| INSTRUCTIONS FOR THE TASK |
Extend the article on energy tax credits after the One Big Beautiful Bill Act, picking up right after its last sentence.

| DOCUMENT EXCERPT |
● ● ● ● ●

In 2022, the Inflation Reduction Act (IRA) was the most significant climate legislation in U.S. history. It introduced 26 federal energy tax incentives designed to spur clean energy adoption, manufacturing, and innovation. But the One Big Beautiful Bill Act (OBBBA), passed in July of 2025, materially altered that landscape. The OBBBA restricts, limits, or phases out several green energy-related business tax credits, recalibrating the scope and timing of incentives available to corporate taxpayers and narrowing eligibility in certain areas.
As a result, businesses can no longer evaluate energy tax credits solely through the lens of the IRA. They must now account for revised credit lifespans, modified qualification requirements, and tighter compliance rules when incorporating energy incentives into their federal tax planning strategies.
This article explores the current state of energy tax credits under the OBBBA, outlines how recent legislative changes affect availability and corporate tax planning opportunities, and provides practical guidance for navigating energy-related tax incentives under existing law.
Inflation Reduction Act energy incentives after the OBBBA
The IRA expanded federal clean energy incentives, introducing new credits and updating several existing provisions to encourage investment in low-emissions energy, clean manufacturing, and energy efficiency. However, the OBBBA materially revised that framework. Under current law, several IRA-era business energy tax credits are now restricted, accelerated toward phaseout, or subject to tighter eligibility and compliance requirements. As a result, the IRA’s original 10-year incentive horizon no longer applies uniformly across all credits.

● ● ● ● ●

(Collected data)
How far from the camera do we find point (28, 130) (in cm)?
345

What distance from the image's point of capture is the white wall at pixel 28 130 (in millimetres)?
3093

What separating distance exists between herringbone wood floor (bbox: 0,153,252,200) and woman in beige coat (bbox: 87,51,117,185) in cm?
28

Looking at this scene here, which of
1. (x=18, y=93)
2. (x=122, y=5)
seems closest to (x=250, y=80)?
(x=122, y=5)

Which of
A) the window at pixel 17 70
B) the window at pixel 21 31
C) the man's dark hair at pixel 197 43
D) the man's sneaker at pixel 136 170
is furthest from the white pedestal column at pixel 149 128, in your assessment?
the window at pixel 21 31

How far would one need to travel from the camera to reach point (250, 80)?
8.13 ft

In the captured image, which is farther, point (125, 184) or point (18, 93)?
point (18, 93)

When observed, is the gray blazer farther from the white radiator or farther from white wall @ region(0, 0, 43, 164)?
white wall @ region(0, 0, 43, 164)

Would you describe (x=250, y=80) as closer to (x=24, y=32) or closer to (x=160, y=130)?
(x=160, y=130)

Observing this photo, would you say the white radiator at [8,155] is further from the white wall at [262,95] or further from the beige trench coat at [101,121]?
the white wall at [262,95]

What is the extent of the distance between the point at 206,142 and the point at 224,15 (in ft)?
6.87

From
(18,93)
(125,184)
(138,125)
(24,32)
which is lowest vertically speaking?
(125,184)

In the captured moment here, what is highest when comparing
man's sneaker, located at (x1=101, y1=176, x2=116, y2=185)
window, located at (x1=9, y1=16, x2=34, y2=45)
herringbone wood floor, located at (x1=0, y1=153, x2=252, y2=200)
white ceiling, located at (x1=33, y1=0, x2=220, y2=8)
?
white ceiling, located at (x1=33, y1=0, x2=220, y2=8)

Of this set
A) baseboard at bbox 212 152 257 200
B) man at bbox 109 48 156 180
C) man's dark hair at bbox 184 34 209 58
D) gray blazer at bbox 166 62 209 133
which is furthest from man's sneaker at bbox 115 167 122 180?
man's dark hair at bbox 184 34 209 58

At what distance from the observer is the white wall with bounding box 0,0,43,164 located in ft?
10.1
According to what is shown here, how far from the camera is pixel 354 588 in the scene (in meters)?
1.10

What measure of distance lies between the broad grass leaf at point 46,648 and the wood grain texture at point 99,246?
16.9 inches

● ● ● ● ●

| REPLY TO THE TASK |
While certain clean energy incentives remain available, businesses must evaluate each credit individually, considering shortened credit lifespans and changed credit values. The OBBBA also preserved but narrowed the monetization mechanisms introduced under the IRA, including credit transferability and direct pay, so careful structuring and documentation are essential.
Eligible activities under the remaining federal clean energy incentives may include:
- Investments in zero emission electricity generation (such as solar and wind)
- Advanced nuclear power
- Hydrogen production
- Carbon capture and sequestration
- Clean transportation fuels
- Sustainable aviation fuel
- Qualified energy-efficient improvements to commercial buildings
However, availability and benefit levels now depend on credit-specific statutory limitations, prevailing wage and apprenticeship requirements, domestic content rules, applicable phaseout limitations, and foreign entity of concern limitations.
Given these limitations, tax planning must reflect the post-OBBBA Internal Revenue Code (IRC) provisions, Treasury regulations, and IRS guidance governing each credit.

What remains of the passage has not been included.